Seketika itu juga, kilat hitam yang melampaui imajinasi semua dewa utama yang hadir turun dari kehampaan gelap yang jauh itu.
Kecuali Meng Xiaoyao dan Yu Xuening di ruang terpisah di sisi lain, tidak ada yang menyangka Petir Surgawi Yu Qing berwarna hitam!
Kilat hitam aneh itu, yang tampak seperti tinta hitam pekat dan embun di malam yang gelap, menyerupai naga raksasa hitam dari kehampaan, misterius dan tak terduga.
Yang lebih mengejutkan semua orang adalah tidak terdengar suara apa pun saat Petir Surgawi Yu Qing jatuh, seolah-olah tidak terjadi apa-apa, dan suasananya sangat sunyi.
Adegan ini agak aneh, seolah-olah semua orang menunggu untuk mendengar ledakan, tetapi kemudian diketahui bahwa semua orang sedang menonton ‘pertunjukan pantomim’, dengan jelas melihat kilat hitam menyambar, tetapi tidak mendengar apa pun.
Mereka hanya bisa melihat Yang Chen di saluran kekuatan spiritual dan seketika diliputi oleh petir hitam…
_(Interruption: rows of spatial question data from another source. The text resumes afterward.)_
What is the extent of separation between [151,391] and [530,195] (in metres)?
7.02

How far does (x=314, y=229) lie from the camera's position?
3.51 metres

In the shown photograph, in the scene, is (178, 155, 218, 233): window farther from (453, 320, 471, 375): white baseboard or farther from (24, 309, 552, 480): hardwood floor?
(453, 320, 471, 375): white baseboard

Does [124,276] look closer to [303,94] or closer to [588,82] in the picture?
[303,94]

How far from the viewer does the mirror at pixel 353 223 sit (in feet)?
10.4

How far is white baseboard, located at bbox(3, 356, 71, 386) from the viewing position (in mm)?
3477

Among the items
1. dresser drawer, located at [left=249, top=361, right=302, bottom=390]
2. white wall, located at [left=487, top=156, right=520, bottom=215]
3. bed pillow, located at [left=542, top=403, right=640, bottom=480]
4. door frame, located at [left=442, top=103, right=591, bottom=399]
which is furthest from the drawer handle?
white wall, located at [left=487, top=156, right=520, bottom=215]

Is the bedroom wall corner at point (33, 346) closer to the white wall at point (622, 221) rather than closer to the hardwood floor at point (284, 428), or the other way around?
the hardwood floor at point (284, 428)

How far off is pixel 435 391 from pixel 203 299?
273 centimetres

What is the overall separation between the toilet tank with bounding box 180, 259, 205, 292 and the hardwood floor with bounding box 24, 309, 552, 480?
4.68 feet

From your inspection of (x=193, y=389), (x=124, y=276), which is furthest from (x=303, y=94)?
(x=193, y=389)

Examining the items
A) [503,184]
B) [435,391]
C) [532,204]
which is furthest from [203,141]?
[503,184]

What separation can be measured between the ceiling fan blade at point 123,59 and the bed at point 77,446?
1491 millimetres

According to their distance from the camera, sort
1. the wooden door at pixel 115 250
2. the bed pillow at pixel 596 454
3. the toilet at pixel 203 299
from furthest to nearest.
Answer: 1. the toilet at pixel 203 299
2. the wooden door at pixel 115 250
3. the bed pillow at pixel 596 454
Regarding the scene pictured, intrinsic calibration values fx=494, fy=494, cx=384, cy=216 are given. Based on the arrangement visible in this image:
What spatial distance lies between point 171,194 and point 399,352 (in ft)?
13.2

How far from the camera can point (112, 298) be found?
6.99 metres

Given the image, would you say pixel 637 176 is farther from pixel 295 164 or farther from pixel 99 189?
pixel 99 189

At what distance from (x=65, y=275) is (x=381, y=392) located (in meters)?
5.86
Tidak secemerlang petir surgawi lainnya, Petir Surgawi Yu Qing hitam ini tenang, damai, dan sunyi hingga membuat orang-orang merasa sesak napas!
Selain lorong tersebut, area sekitarnya sama sekali tidak terpengaruh oleh petir surgawi ini, bahkan area laut di bawah Yang Chen pun tidak terpengaruh.
“Apakah ini petir ilahi Yuqing? Mengapa warnanya hitam?” Hermes tak kuasa menahan rasa ingin tahunya, tetapi jelas, tak satu pun dewa yang hadir dapat menjawab pertanyaannya.